** Passage provided follows **
Really like this idea Zeejah, the "chasing money" problem is real and the B2B instalment angle is smart.

One thing worth thinking about as you refine the B2B version: the moment you introduce structured repayment agreements with clear terms and schedules, you're creating legally binding documents between parties. Most platforms in this space have very thin Terms of Service that don't actually define what happens when someone defaults on a repayment schedule or disputes a charge.

That gap becomes your biggest customer support headache at scale. Worth getting ahead of it before you onboard serious B2B clients.

What does your current user agreement look like for the Promise feature?

Zeejah Qazilbash
@adamjabbar Thank you, I really appreciate that insight. You are absolutely right that once structured repayment agreements are introduced the legal framework becomes extremely important, especially when businesses start relying on the platform. With SharePay Promise, the intention from the start has been to treat these agreements as digitally signed repayment contracts between the parties, not just a simple payment reminder system. When a Promise is created, both parties agree to the amount, repayment schedule, and terms, and that agreement is stored within the platform. We are currently working on building the legal layer around this so that the agreements clearly define things such as repayment obligations, dispute processes, and what happens in the case of missed payments or defaults. The goal is to ensure that businesses using SharePay for instalments or invoices have clarity and protection rather than relying on vague terms of service. At the moment the user agreement outlines the structure of the Promise, the responsibilities of both parties, and how repayment schedules are recorded and acknowledged digitally, but we are actively refining it with legal guidance as the B2B use case expands. Long term the aim is for SharePay to act as the infrastructure that records, schedules, and enforces repayment agreements, rather than just facilitating payments. That legal clarity is definitely something we are prioritising before onboarding larger B2B partners.
Adam Jabbar

@zeejah this is a really thoughtful response and it's clear you've already thought well beyond just building a payment tool. The fact that you're treating Promise as a digitally signed contract between parties rather than a glorified reminder is what separates this from the dozen other split payment apps out there. That framing matters a lot.
** End of Passage provided **
Work to complete → Retype, word for word, the stretch of the SharePay Promise discussion above from "Really like this" through "the Promise feature?".
** Data listing follows **
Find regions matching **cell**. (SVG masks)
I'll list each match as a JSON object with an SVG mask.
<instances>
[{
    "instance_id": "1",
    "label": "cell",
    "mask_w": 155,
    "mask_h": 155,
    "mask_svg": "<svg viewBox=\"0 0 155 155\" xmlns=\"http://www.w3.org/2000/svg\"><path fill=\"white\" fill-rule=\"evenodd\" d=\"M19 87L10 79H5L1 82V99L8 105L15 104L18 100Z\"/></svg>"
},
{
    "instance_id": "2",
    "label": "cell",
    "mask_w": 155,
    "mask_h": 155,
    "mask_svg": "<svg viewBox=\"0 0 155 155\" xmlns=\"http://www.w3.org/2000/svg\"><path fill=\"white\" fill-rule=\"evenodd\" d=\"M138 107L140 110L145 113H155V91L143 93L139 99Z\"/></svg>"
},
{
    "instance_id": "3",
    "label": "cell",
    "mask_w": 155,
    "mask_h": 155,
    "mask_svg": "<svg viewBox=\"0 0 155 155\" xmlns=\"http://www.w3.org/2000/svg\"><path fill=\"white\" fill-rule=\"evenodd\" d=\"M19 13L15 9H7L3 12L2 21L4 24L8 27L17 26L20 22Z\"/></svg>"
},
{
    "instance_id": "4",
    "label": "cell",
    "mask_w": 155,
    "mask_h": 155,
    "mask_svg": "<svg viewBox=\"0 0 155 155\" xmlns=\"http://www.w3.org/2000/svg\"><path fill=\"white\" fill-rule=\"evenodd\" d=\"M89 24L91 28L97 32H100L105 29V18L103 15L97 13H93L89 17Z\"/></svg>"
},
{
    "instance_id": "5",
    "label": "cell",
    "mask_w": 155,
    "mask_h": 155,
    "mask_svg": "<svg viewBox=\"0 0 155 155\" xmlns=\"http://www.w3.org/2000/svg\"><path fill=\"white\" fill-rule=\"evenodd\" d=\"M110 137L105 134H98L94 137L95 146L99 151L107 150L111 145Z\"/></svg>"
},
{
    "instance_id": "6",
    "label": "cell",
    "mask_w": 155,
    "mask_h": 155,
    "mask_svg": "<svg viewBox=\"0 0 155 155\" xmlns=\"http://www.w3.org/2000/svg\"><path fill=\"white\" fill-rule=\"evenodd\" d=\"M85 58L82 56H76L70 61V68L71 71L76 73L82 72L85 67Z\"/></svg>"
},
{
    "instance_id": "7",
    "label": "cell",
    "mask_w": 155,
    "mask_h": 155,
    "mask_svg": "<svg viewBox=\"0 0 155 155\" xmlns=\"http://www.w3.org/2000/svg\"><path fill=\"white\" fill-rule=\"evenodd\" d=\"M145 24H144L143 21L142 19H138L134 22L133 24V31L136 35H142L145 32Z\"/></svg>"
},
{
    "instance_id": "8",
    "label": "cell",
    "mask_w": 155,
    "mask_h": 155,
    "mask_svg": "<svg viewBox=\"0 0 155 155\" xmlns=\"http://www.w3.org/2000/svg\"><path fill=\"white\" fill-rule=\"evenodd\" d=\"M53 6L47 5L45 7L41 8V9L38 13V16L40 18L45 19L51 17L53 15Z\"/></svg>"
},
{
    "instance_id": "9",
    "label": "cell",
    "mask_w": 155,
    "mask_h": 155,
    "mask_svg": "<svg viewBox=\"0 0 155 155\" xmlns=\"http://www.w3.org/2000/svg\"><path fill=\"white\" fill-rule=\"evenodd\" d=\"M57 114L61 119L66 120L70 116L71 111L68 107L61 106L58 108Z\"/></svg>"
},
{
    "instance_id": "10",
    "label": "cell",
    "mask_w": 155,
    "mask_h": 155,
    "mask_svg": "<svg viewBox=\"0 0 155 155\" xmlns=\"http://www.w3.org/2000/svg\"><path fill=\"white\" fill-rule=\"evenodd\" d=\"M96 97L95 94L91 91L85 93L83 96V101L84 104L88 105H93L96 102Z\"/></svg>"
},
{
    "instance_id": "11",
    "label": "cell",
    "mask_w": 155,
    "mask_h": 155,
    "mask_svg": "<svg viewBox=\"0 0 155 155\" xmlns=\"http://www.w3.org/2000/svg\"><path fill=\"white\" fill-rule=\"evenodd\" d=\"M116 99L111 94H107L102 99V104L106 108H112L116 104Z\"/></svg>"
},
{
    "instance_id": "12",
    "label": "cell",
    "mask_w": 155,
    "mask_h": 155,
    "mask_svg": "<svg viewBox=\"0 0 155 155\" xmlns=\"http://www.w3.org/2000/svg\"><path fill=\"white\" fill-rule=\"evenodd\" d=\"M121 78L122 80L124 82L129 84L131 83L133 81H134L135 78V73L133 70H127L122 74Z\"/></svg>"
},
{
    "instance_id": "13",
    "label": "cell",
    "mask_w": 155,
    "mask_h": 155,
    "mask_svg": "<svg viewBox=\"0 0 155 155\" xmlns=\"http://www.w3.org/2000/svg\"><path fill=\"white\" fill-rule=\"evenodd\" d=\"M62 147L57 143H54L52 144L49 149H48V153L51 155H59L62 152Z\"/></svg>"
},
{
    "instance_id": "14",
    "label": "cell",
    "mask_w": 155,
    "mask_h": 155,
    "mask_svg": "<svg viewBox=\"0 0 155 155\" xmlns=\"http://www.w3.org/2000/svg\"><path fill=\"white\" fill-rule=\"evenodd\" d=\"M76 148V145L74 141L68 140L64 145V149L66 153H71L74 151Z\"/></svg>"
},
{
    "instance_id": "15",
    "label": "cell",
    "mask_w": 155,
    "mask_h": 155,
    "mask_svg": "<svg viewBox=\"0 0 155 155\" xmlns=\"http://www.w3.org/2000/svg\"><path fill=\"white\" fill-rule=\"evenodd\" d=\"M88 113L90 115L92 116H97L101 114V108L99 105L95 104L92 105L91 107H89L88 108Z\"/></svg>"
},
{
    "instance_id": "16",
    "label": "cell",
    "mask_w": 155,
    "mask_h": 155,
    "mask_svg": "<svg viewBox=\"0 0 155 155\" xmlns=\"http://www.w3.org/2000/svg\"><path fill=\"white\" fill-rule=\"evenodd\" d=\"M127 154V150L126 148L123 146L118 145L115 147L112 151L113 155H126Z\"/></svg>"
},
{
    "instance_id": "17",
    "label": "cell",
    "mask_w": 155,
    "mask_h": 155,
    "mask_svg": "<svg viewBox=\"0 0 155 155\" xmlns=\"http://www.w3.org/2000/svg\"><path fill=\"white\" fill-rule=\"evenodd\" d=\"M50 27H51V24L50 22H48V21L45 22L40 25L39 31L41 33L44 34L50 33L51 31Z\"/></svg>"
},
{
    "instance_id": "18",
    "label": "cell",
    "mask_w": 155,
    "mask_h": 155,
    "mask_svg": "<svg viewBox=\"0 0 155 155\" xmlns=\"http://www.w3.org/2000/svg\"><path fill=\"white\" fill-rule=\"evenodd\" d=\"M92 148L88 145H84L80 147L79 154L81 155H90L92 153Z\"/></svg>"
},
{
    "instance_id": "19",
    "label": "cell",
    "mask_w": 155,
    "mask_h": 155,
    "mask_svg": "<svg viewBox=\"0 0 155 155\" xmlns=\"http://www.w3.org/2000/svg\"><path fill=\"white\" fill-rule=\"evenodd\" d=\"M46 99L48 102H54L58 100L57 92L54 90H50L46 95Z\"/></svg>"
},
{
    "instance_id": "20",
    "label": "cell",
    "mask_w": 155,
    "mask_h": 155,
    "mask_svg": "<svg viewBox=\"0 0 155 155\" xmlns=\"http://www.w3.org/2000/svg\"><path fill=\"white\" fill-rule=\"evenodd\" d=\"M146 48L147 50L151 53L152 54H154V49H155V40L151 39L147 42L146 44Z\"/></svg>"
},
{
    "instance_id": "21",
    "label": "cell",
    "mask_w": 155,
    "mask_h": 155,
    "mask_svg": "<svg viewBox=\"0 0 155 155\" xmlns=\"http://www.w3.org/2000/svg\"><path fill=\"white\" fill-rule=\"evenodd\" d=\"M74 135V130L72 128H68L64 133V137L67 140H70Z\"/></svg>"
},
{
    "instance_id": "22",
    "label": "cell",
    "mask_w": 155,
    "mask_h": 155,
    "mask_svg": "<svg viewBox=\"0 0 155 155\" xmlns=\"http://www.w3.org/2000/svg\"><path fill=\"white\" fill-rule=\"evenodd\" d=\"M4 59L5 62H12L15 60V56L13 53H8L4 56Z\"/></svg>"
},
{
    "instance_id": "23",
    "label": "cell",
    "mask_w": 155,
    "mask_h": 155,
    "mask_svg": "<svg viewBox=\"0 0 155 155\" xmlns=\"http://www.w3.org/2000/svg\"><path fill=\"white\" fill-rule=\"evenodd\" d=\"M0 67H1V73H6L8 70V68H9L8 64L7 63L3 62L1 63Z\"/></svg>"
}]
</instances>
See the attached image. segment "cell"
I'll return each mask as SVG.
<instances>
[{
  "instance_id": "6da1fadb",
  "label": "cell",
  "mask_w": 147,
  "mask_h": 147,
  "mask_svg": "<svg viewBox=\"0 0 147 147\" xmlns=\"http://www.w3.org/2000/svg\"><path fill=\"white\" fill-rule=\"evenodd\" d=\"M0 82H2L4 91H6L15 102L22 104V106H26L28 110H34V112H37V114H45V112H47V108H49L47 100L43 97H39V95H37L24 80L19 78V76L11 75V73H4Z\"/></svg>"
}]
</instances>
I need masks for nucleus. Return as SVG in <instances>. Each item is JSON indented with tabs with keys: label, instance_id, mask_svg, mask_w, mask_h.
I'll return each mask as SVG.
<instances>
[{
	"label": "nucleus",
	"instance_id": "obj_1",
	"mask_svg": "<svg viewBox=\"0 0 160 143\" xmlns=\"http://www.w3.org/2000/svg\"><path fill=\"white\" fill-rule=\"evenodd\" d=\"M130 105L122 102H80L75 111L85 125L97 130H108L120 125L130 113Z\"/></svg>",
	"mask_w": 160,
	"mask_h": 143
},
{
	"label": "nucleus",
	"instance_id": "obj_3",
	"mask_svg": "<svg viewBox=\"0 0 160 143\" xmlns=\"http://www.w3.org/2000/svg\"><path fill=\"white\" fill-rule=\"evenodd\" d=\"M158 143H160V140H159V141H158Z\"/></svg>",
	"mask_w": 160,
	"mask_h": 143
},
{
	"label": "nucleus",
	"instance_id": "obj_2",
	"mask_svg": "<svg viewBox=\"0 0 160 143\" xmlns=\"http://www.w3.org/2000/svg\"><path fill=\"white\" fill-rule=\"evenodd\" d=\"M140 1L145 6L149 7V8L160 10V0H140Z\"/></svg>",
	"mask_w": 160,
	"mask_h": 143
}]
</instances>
** End of Data listing **
Task solution →
Really like this idea Zeejah, the "chasing money" problem is real and the B2B instalment angle is smart.

One thing worth thinking about as you refine the B2B version: the moment you introduce structured repayment agreements with clear terms and schedules, you're creating legally binding documents between parties. Most platforms in this space have very thin Terms of Service that don't actually define what happens when someone defaults on a repayment schedule or disputes a charge.

That gap becomes your biggest customer support headache at scale. Worth getting ahead of it before you onboard serious B2B clients.

What does your current user agreement look like for the Promise feature?